Try winning a Cannes Lion or a D&AD pencil with a bad campaign. You won’t.
Sure, some people count on friends in juries to get a vote or two. Maybe it helps once or twice. But great work always rises to the top.
It's not rigged in the traditional sense.
If you enter a terrible campaign there's no money in the world that would make you win. So you still gotta have good work to show.
But there's a lot of politics involved that can make a good work win more than others, first is the amount of money behind submissions, than the agency name, than the leadership and who they know that can help sway the jury, and if that person actually have a sway or not.
lot's of things involved.
It’s very political. Like congress people trading their votes on bills for political favors, many of the award show judges do that as well.
It depends on the award. For trade publication-sponsored awards, there’s frequently a correlation between the winners, and who shows up as a significant paid advertiser in that same publication months later. For higher-prestige awards, there’s a correlation between the number of wins and the volume of submissions, so the more deep-pocketed the submitter paying for the submissions is, the more likely they are to win something by sheer virtue of numbers. Other times there’s no direct financial contribution, but there is a contribution in the form of the time invested for employees to serve on juries, as judges, year after year, building up the sweat equity that leads to the name recognition that helps earn future favors and awards.
Chief
Unpopular opinion:
Well, first of all, the different award festivals are not all the same. They are quite different. Contrary to what some commenters here say, Cannes, D&AD, One Show are quite different. Cannes is definitely not what it used to be. It has become increasingly corrupt, there’s tons of scam ads, especially in the lesser known categories. And I have seen some extremely questionable winners. I’ve seen people win with an exact copy of a winner from the previous year. Like literally the same idea winning two years in a row, by different agencies. It’s quite a shitshow.

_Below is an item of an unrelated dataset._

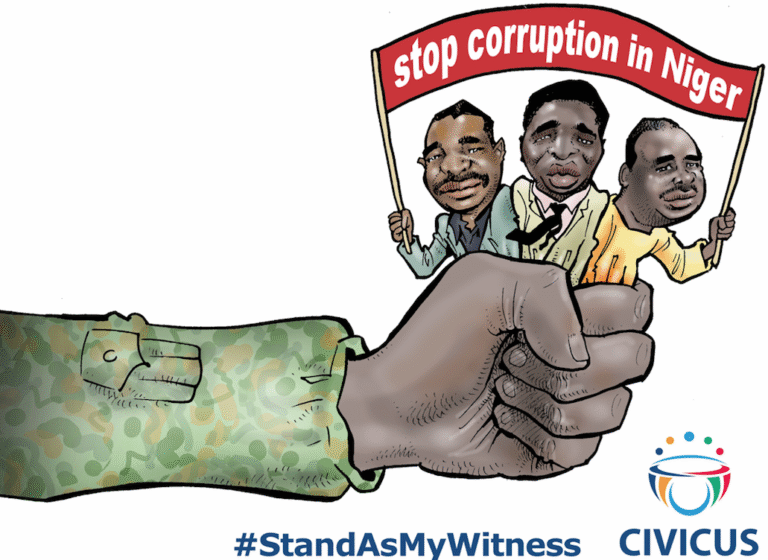 niger_stopcorruption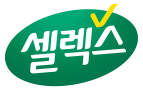 셀렉스몰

I think it’s much harder to win at D&AD and I have much more respect for that award show than Cannes. Don’t even get me started on the regional shows of Asia, Middle East and Latin America. Those are just totally filled with tons of scam ads and quid pro quo votes. (I’ll vote for yours this year and next year you vote for mine type of thing. Corruption is the norm).
There’s a buttload of award shows out there and it’s a numbers game. The more entries (and the more money you spend) obviously the higher your chances of winning. But there’s always a conflict of interest in that the judges’ agencies are also competing.
Probably the most honest and less corrupt award shows, that genuinely award the best work with less bias, are the regional Addys. Not very sexy, but the judges for those shows are outsiders and not from the region being judged, so they never have a dog in the fight. They are usually less experienced ACDs and CDs who haven’t been corrupted and don’t “play the game” yet and have no favors to pay back. They just judge the work how they see it with an honest and sincere approach. They almost never know the entrants.
Chief
Thanks. I think I won one in like… 2008. Congratulations on your lack of reading comprehension. I never said they were harder to win than a D&AD pencil. I don’t know where you got that from.
Chief
Of course. If I create a campaign that gets my agency a Titanium Lion, they're for sure going to give my CCO a raise.